‘You need to lose the submachine gun and pick something that complements—’ he started.
‘My eyes?’ Beth asked. Du Bois had to suppress irritation but there was no humour in her words, she just looked sad.
‘You’ve seen the world,’ he said softly.
‘I know. Look, I don’t have your experience but I have the knowledge you downloaded into me. I know what I’m doing. Or something in my head does, anyway.’
He nodded. ‘I’ll be back in a little while,’ he told her and made for the armoured door. Du Bois felt her eyes on his back as he left the gunroom.
It had been a dungeon once, even deeper than his converted cellar. It was a partially excavated cavern. The bars had been removed long ago. Crystal growths covered the wall, there were bookshelves everywhere, a large TV and several other monitors, a top-of-the-line stereo with a collection of CDs and vinyl, comfortable chairs and sofas. It was half nest and half recreation room. He could smell the familiar musky scent of animal in the air. One of the stripped-out adjoining cells was set up as a gym and training area, but it had been a long time since du Bois had learned any new fighting skills in there.

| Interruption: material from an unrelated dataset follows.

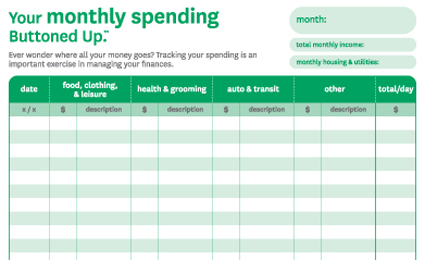 Free Printable Monthly Spending Chart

He shuffled out of the kitchen area. Du Bois was thankful he wasn’t holding anything to eat. He looked stooped and old but du Bois was half convinced that was because he had decided to age.
‘I thought you might be asleep,’ du Bois said. The hissing noise was laughter.

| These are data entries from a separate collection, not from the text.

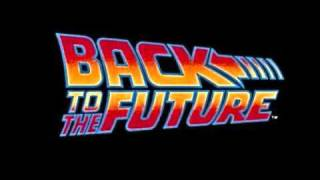 Back to The Future - THEME MUSIC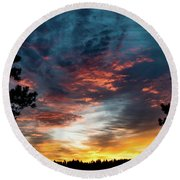 Fearless Awakened Round Beach Towel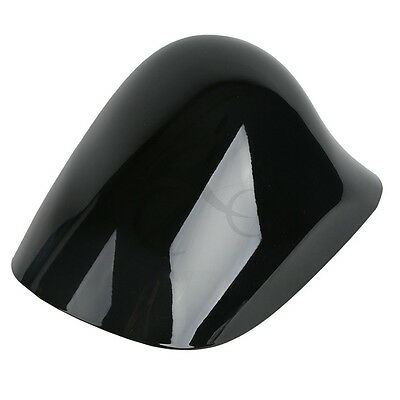 Black Rear Seat Cover Cowl For SUZUKI GSXR 1300 Hayabusa 1996-2007 97 98 99 00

‘Who could sleep?’ The humanoid creature had an arrow-shaped, ophidian head, reptilian eyes and fading, peeling scales. He was wearing a heavy coat and layers of jumpers, a hood was pulled up over his head, he wore a tightly wrapped scarf and even his serpentine tail was covered by a knitted tail warmer. All this despite how high the heating was cranked up.
‘This is it, isn’t it?’ du Bois said. The serpent just peered at him, his tongue flicking out. One of his eyes looked a little milky. The creature lay down on one of the sofas and scrabbled around on a cluttered side table until he found a pair of thickly lensed pince-nez. Du Bois sat down in one of the armchairs opposite the serpent creature.
‘A shame they attacked the internet, I thought. I had just found a number of rather engaging online games.’
‘How many thousands of years have you been bored?’ du Bois asked, laughing.
‘I enjoy knowledge. I genuinely wonder which was the greatest invention, the printing press or the internet. I suppose it could be argued one was the progression of the other. I do like the smell of an old book, though, that said: funny cat pictures. Still, it would have been nice to have walked under the sun again. The real sun, not the pale distant thing that very occasionally visits these shores.’
‘I think you could walk out there now. I don’t think it matters.’
The serpent looked down and slowly shook his pointed head, his tongue flicking out again.
‘I don’t think I could. I think I have become … institutionalised.’ He looked up again. ‘I’m too afraid of the madness. I am too afraid to die. Fear was ever my real prison.’
‘Justified fear,’ du Bois said.
The serpent looked away again. ‘Perhaps, but it is no way to live,’ he said quietly. The silence stretched out. Du Bois began to feel uncomfortable. ‘You’re not coming back, are you?’ the serpent finally said.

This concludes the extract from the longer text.